Source texts of formatted documents
* * *

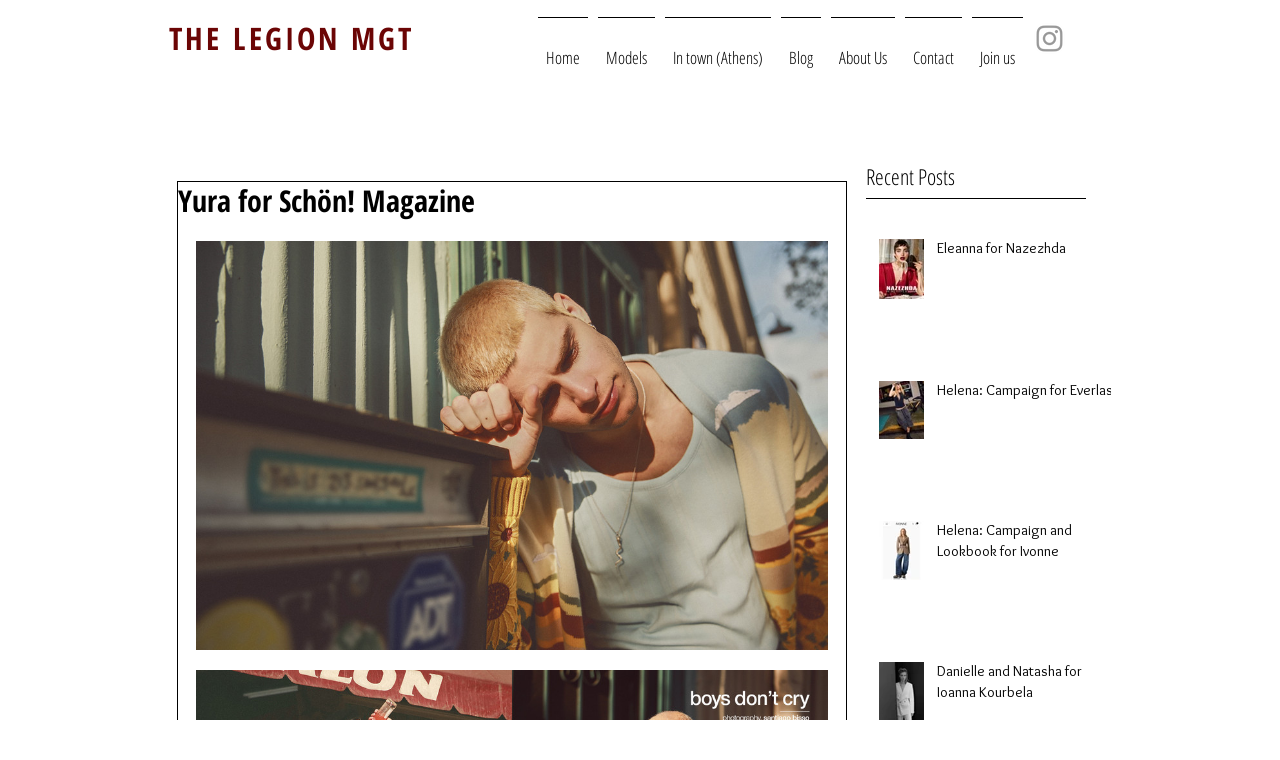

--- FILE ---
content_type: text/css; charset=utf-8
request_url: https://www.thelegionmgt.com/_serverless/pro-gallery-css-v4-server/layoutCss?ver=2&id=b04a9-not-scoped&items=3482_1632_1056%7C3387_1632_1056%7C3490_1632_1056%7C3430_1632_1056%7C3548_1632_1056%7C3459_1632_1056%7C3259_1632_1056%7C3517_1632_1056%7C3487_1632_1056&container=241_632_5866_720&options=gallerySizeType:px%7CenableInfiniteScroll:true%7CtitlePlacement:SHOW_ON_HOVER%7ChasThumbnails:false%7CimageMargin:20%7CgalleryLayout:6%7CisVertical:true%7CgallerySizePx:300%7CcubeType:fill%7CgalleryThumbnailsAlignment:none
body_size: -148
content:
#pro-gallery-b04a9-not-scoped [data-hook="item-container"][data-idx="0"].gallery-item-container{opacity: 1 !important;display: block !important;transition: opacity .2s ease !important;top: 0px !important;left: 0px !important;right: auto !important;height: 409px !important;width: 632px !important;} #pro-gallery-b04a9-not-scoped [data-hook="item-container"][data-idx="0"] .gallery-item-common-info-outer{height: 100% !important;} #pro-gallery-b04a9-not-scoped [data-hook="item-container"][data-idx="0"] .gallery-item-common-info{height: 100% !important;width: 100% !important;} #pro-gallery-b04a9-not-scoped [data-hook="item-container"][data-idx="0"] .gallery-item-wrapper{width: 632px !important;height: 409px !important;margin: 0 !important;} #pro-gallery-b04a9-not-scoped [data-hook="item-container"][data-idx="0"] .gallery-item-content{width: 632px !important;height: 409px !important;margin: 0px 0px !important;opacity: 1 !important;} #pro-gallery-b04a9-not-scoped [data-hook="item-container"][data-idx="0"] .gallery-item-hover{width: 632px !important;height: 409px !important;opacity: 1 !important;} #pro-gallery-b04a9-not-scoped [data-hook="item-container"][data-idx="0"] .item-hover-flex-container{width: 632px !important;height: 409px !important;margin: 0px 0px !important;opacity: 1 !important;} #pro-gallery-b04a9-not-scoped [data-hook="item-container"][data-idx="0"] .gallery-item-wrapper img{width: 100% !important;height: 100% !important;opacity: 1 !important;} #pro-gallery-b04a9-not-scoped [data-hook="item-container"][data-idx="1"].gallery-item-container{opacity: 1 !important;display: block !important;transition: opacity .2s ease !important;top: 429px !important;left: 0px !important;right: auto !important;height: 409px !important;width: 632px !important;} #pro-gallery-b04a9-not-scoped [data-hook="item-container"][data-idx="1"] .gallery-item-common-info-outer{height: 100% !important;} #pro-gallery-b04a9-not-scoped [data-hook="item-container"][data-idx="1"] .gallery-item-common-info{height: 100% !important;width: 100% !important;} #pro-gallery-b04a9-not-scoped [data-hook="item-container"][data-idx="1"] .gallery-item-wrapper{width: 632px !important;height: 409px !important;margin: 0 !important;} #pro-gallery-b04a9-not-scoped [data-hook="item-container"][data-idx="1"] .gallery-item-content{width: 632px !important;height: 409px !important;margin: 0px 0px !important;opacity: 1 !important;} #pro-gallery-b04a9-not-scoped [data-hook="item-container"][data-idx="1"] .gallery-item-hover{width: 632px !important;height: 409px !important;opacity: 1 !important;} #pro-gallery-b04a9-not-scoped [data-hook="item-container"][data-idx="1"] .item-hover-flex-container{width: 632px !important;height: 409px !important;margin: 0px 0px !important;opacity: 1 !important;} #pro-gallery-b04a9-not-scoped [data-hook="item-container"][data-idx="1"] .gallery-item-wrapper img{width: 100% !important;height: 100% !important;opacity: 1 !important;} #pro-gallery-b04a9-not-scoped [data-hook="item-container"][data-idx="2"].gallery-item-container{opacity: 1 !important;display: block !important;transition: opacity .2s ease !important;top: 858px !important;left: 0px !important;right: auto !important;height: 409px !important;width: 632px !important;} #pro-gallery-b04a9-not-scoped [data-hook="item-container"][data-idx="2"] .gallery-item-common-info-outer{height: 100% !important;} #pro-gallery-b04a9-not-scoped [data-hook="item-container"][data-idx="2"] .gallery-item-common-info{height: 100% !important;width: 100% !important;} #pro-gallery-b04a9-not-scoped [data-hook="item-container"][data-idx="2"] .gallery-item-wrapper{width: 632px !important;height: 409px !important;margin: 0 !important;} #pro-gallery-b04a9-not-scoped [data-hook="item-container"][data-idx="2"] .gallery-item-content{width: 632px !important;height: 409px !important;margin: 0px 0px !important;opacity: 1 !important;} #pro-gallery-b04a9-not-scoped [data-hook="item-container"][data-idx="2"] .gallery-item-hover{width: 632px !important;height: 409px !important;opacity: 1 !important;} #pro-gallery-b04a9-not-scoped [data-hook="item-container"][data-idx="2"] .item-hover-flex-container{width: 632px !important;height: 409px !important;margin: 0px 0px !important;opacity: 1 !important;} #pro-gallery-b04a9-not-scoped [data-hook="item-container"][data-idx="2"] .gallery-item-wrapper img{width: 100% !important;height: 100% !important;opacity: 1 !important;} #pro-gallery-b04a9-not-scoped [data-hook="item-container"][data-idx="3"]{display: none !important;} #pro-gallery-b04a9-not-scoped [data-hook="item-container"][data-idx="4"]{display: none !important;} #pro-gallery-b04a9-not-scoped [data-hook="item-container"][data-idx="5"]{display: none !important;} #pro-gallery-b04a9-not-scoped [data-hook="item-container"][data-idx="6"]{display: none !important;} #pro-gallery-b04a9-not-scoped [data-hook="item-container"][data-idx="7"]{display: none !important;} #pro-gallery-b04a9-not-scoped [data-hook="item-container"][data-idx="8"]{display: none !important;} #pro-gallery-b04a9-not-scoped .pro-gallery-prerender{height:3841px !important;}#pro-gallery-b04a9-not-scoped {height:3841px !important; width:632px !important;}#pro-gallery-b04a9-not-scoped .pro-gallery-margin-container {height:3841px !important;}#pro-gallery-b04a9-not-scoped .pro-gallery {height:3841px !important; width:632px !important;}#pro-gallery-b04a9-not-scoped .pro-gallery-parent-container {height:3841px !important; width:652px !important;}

* * *

» **TASK DIRECTIONS**
Output every record verbatim, excluding any picture it contains.

» **ANSWER FOR THIS EXERCISE**
--- FILE ---
content_type: text/css; charset=utf-8
request_url: https://www.thelegionmgt.com/_serverless/pro-gallery-css-v4-server/layoutCss?ver=2&id=b04a9-not-scoped&items=3482_1632_1056%7C3387_1632_1056%7C3490_1632_1056%7C3430_1632_1056%7C3548_1632_1056%7C3459_1632_1056%7C3259_1632_1056%7C3517_1632_1056%7C3487_1632_1056&container=241_632_5866_720&options=gallerySizeType:px%7CenableInfiniteScroll:true%7CtitlePlacement:SHOW_ON_HOVER%7ChasThumbnails:false%7CimageMargin:20%7CgalleryLayout:6%7CisVertical:true%7CgallerySizePx:300%7CcubeType:fill%7CgalleryThumbnailsAlignment:none
body_size: -148
content:
#pro-gallery-b04a9-not-scoped [data-hook="item-container"][data-idx="0"].gallery-item-container{opacity: 1 !important;display: block !important;transition: opacity .2s ease !important;top: 0px !important;left: 0px !important;right: auto !important;height: 409px !important;width: 632px !important;} #pro-gallery-b04a9-not-scoped [data-hook="item-container"][data-idx="0"] .gallery-item-common-info-outer{height: 100% !important;} #pro-gallery-b04a9-not-scoped [data-hook="item-container"][data-idx="0"] .gallery-item-common-info{height: 100% !important;width: 100% !important;} #pro-gallery-b04a9-not-scoped [data-hook="item-container"][data-idx="0"] .gallery-item-wrapper{width: 632px !important;height: 409px !important;margin: 0 !important;} #pro-gallery-b04a9-not-scoped [data-hook="item-container"][data-idx="0"] .gallery-item-content{width: 632px !important;height: 409px !important;margin: 0px 0px !important;opacity: 1 !important;} #pro-gallery-b04a9-not-scoped [data-hook="item-container"][data-idx="0"] .gallery-item-hover{width: 632px !important;height: 409px !important;opacity: 1 !important;} #pro-gallery-b04a9-not-scoped [data-hook="item-container"][data-idx="0"] .item-hover-flex-container{width: 632px !important;height: 409px !important;margin: 0px 0px !important;opacity: 1 !important;} #pro-gallery-b04a9-not-scoped [data-hook="item-container"][data-idx="0"] .gallery-item-wrapper img{width: 100% !important;height: 100% !important;opacity: 1 !important;} #pro-gallery-b04a9-not-scoped [data-hook="item-container"][data-idx="1"].gallery-item-container{opacity: 1 !important;display: block !important;transition: opacity .2s ease !important;top: 429px !important;left: 0px !important;right: auto !important;height: 409px !important;width: 632px !important;} #pro-gallery-b04a9-not-scoped [data-hook="item-container"][data-idx="1"] .gallery-item-common-info-outer{height: 100% !important;} #pro-gallery-b04a9-not-scoped [data-hook="item-container"][data-idx="1"] .gallery-item-common-info{height: 100% !important;width: 100% !important;} #pro-gallery-b04a9-not-scoped [data-hook="item-container"][data-idx="1"] .gallery-item-wrapper{width: 632px !important;height: 409px !important;margin: 0 !important;} #pro-gallery-b04a9-not-scoped [data-hook="item-container"][data-idx="1"] .gallery-item-content{width: 632px !important;height: 409px !important;margin: 0px 0px !important;opacity: 1 !important;} #pro-gallery-b04a9-not-scoped [data-hook="item-container"][data-idx="1"] .gallery-item-hover{width: 632px !important;height: 409px !important;opacity: 1 !important;} #pro-gallery-b04a9-not-scoped [data-hook="item-container"][data-idx="1"] .item-hover-flex-container{width: 632px !important;height: 409px !important;margin: 0px 0px !important;opacity: 1 !important;} #pro-gallery-b04a9-not-scoped [data-hook="item-container"][data-idx="1"] .gallery-item-wrapper img{width: 100% !important;height: 100% !important;opacity: 1 !important;} #pro-gallery-b04a9-not-scoped [data-hook="item-container"][data-idx="2"].gallery-item-container{opacity: 1 !important;display: block !important;transition: opacity .2s ease !important;top: 858px !important;left: 0px !important;right: auto !important;height: 409px !important;width: 632px !important;} #pro-gallery-b04a9-not-scoped [data-hook="item-container"][data-idx="2"] .gallery-item-common-info-outer{height: 100% !important;} #pro-gallery-b04a9-not-scoped [data-hook="item-container"][data-idx="2"] .gallery-item-common-info{height: 100% !important;width: 100% !important;} #pro-gallery-b04a9-not-scoped [data-hook="item-container"][data-idx="2"] .gallery-item-wrapper{width: 632px !important;height: 409px !important;margin: 0 !important;} #pro-gallery-b04a9-not-scoped [data-hook="item-container"][data-idx="2"] .gallery-item-content{width: 632px !important;height: 409px !important;margin: 0px 0px !important;opacity: 1 !important;} #pro-gallery-b04a9-not-scoped [data-hook="item-container"][data-idx="2"] .gallery-item-hover{width: 632px !important;height: 409px !important;opacity: 1 !important;} #pro-gallery-b04a9-not-scoped [data-hook="item-container"][data-idx="2"] .item-hover-flex-container{width: 632px !important;height: 409px !important;margin: 0px 0px !important;opacity: 1 !important;} #pro-gallery-b04a9-not-scoped [data-hook="item-container"][data-idx="2"] .gallery-item-wrapper img{width: 100% !important;height: 100% !important;opacity: 1 !important;} #pro-gallery-b04a9-not-scoped [data-hook="item-container"][data-idx="3"]{display: none !important;} #pro-gallery-b04a9-not-scoped [data-hook="item-container"][data-idx="4"]{display: none !important;} #pro-gallery-b04a9-not-scoped [data-hook="item-container"][data-idx="5"]{display: none !important;} #pro-gallery-b04a9-not-scoped [data-hook="item-container"][data-idx="6"]{display: none !important;} #pro-gallery-b04a9-not-scoped [data-hook="item-container"][data-idx="7"]{display: none !important;} #pro-gallery-b04a9-not-scoped [data-hook="item-container"][data-idx="8"]{display: none !important;} #pro-gallery-b04a9-not-scoped .pro-gallery-prerender{height:3841px !important;}#pro-gallery-b04a9-not-scoped {height:3841px !important; width:632px !important;}#pro-gallery-b04a9-not-scoped .pro-gallery-margin-container {height:3841px !important;}#pro-gallery-b04a9-not-scoped .pro-gallery {height:3841px !important; width:632px !important;}#pro-gallery-b04a9-not-scoped .pro-gallery-parent-container {height:3841px !important; width:652px !important;}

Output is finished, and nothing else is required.